Given information below:

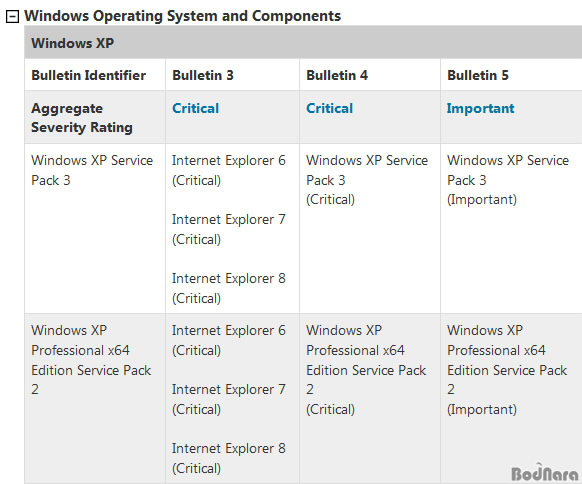 Windows Operating System and Components

| Windows XP | | | |
|---|---|---|---|
| Bulletin Identifier | Bulletin 3 | Bulletin 4 | Bulletin 5 |
| Aggregate Severity Rating | Critical | Critical | Important |
| Windows XP Service Pack 3 | Internet Explorer 6 (Critical) Internet Explorer 7 (Critical) Internet Explorer 8 (Critical) | Windows XP Service Pack 3 (Critical) | Windows XP Service Pack 3 (Important) |
| Windows XP Professional x64 Edition Service Pack 2 | Internet Explorer 6 (Critical) Internet Explorer 7 (Critical) Internet Explorer 8 (Critical) | Windows XP Professional x64 Edition Service Pack 2 (Critical) | Windows XP Professional x64 Edition Service Pack 2 (Important) |

BodNara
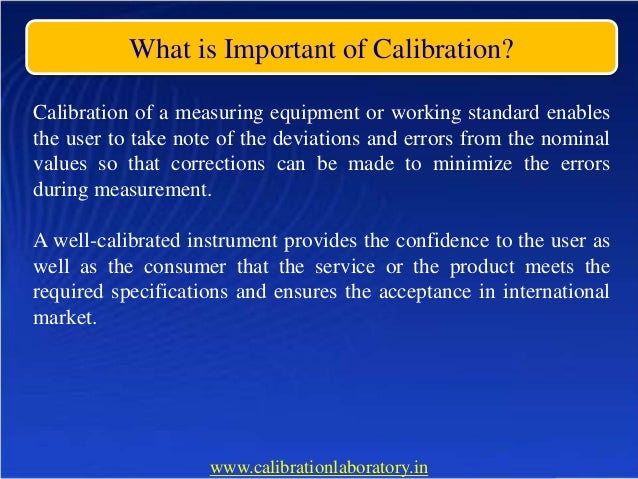 What is Important of Calibration?

Calibration of a measuring equipment or working standard enables the user to take note of the deviations and errors from the nominal values so that corrections can be made to minimize the errors during measurement.

A well-calibrated instrument provides the confidence to the user as well as the consumer that the service or the product meets the required specifications and ensures the acceptance in international market.

www.calibrationlaboratory.in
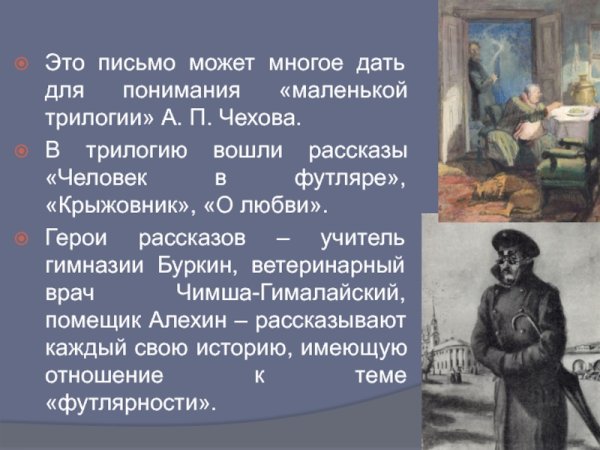 Это письмо может многое дать для понимания «маленькой трилогии» А. П. Чехова.

В трилогию вошли рассказы «Человек в футляре», «Крыжовник», «О любви».

Герои рассказов – учитель гимназии Буркин, ветеринарный врач Чимша-Гималайский, помещик Алехин – рассказывают каждый свою историю, имеющую отношение к теме «футлярности».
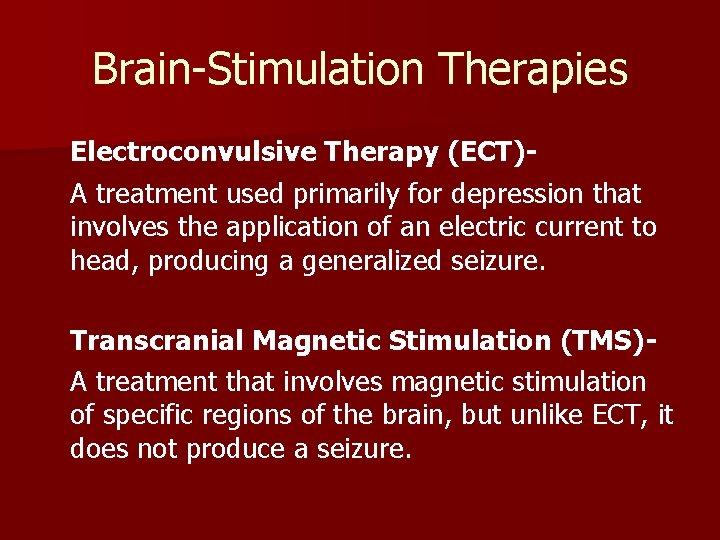 Brain-Stimulation Therapies

Electroconvulsive Therapy (ECT)-
A treatment used primarily for depression that involves the application of an electric current to head, producing a generalized seizure.

Transcranial Magnetic Stimulation (TMS)-
A treatment that involves magnetic stimulation of specific regions of the brain, but unlike ECT, it does not produce a seizure.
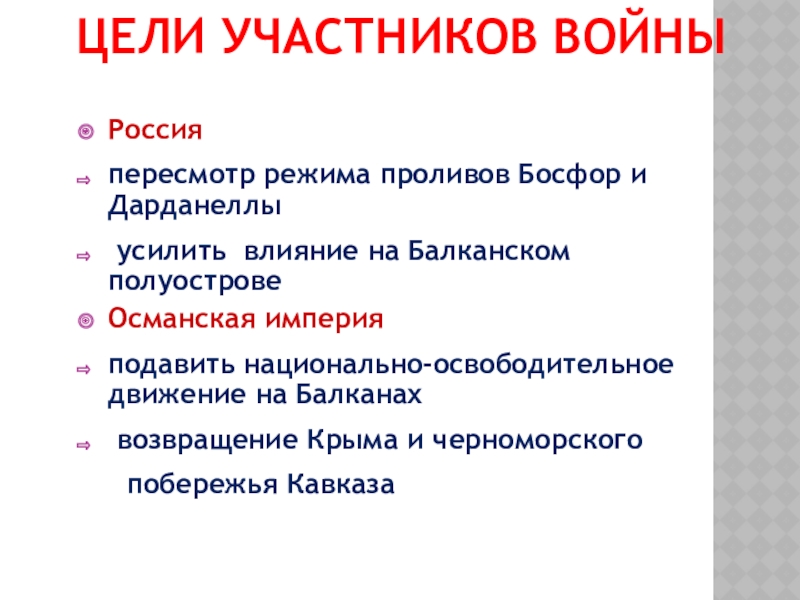 ЦЕЛИ УЧАСТНИКОВ ВОЙНЫ

Россия

пересмотр режима проливов Босфор и Дарданеллы

усилить влияние на Балканском полуострове

Османская империя

подавить национально-освободительное движение на Балканах

возвращение Крыма и черноморского

побережья Кавказа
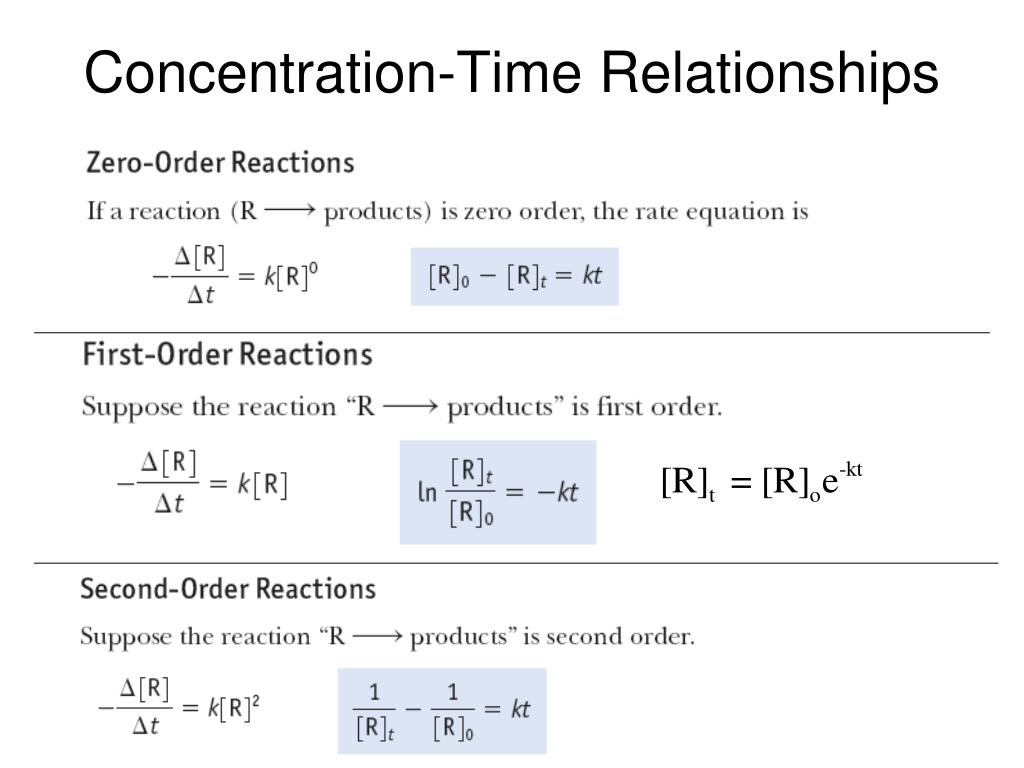 Concentration-Time Relationships

Zero-Order Reactions

If a reaction (R $\longrightarrow$ products) is zero order, the rate equation is

$-\frac{\Delta[R]}{\Delta t} = k[R]^0$

$[R]_0 - [R]_t = kt$

First-Order Reactions

Suppose the reaction "R $\longrightarrow$ products" is first order.

$-\frac{\Delta[R]}{\Delta t} = k[R]$

$\ln \frac{[R]_t}{[R]_0} = -kt$

$[R]_t = [R]_o e^{-kt}$

Second-Order Reactions

Suppose the reaction "R $\longrightarrow$ products" is second order.

$-\frac{\Delta[R]}{\Delta t} = k[R]^2$

$\frac{1}{[R]_t} - \frac{1}{[R]_0} = kt$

End of Given information.

What you have to do →
The records above should be duplicated exactly, with none of their pictures kept.

Final answer →
 Windows Operating System and Components

| Windows XP | | | |
|---|---|---|---|
| Bulletin Identifier | Bulletin 3 | Bulletin 4 | Bulletin 5 |
| Aggregate Severity Rating | Critical | Critical | Important |
| Windows XP Service Pack 3 | Internet Explorer 6 (Critical) Internet Explorer 7 (Critical) Internet Explorer 8 (Critical) | Windows XP Service Pack 3 (Critical) | Windows XP Service Pack 3 (Important) |
| Windows XP Professional x64 Edition Service Pack 2 | Internet Explorer 6 (Critical) Internet Explorer 7 (Critical) Internet Explorer 8 (Critical) | Windows XP Professional x64 Edition Service Pack 2 (Critical) | Windows XP Professional x64 Edition Service Pack 2 (Important) |

BodNara
 What is Important of Calibration?

Calibration of a measuring equipment or working standard enables the user to take note of the deviations and errors from the nominal values so that corrections can be made to minimize the errors during measurement.

A well-calibrated instrument provides the confidence to the user as well as the consumer that the service or the product meets the required specifications and ensures the acceptance in international market.

www.calibrationlaboratory.in
 Это письмо может многое дать для понимания «маленькой трилогии» А. П. Чехова.

В трилогию вошли рассказы «Человек в футляре», «Крыжовник», «О любви».

Герои рассказов – учитель гимназии Буркин, ветеринарный врач Чимша-Гималайский, помещик Алехин – рассказывают каждый свою историю, имеющую отношение к теме «футлярности».
 Brain-Stimulation Therapies

Electroconvulsive Therapy (ECT)-
A treatment used primarily for depression that involves the application of an electric current to head, producing a generalized seizure.

Transcranial Magnetic Stimulation (TMS)-
A treatment that involves magnetic stimulation of specific regions of the brain, but unlike ECT, it does not produce a seizure.
 ЦЕЛИ УЧАСТНИКОВ ВОЙНЫ

Россия

пересмотр режима проливов Босфор и Дарданеллы

усилить влияние на Балканском полуострове

Османская империя

подавить национально-освободительное движение на Балканах

возвращение Крыма и черноморского

побережья Кавказа
 Concentration-Time Relationships

Zero-Order Reactions

If a reaction (R $\longrightarrow$ products) is zero order, the rate equation is

$-\frac{\Delta[R]}{\Delta t} = k[R]^0$

$[R]_0 - [R]_t = kt$

First-Order Reactions

Suppose the reaction "R $\longrightarrow$ products" is first order.

$-\frac{\Delta[R]}{\Delta t} = k[R]$

$\ln \frac{[R]_t}{[R]_0} = -kt$

$[R]_t = [R]_o e^{-kt}$

Second-Order Reactions

Suppose the reaction "R $\longrightarrow$ products" is second order.

$-\frac{\Delta[R]}{\Delta t} = k[R]^2$

$\frac{1}{[R]_t} - \frac{1}{[R]_0} = kt$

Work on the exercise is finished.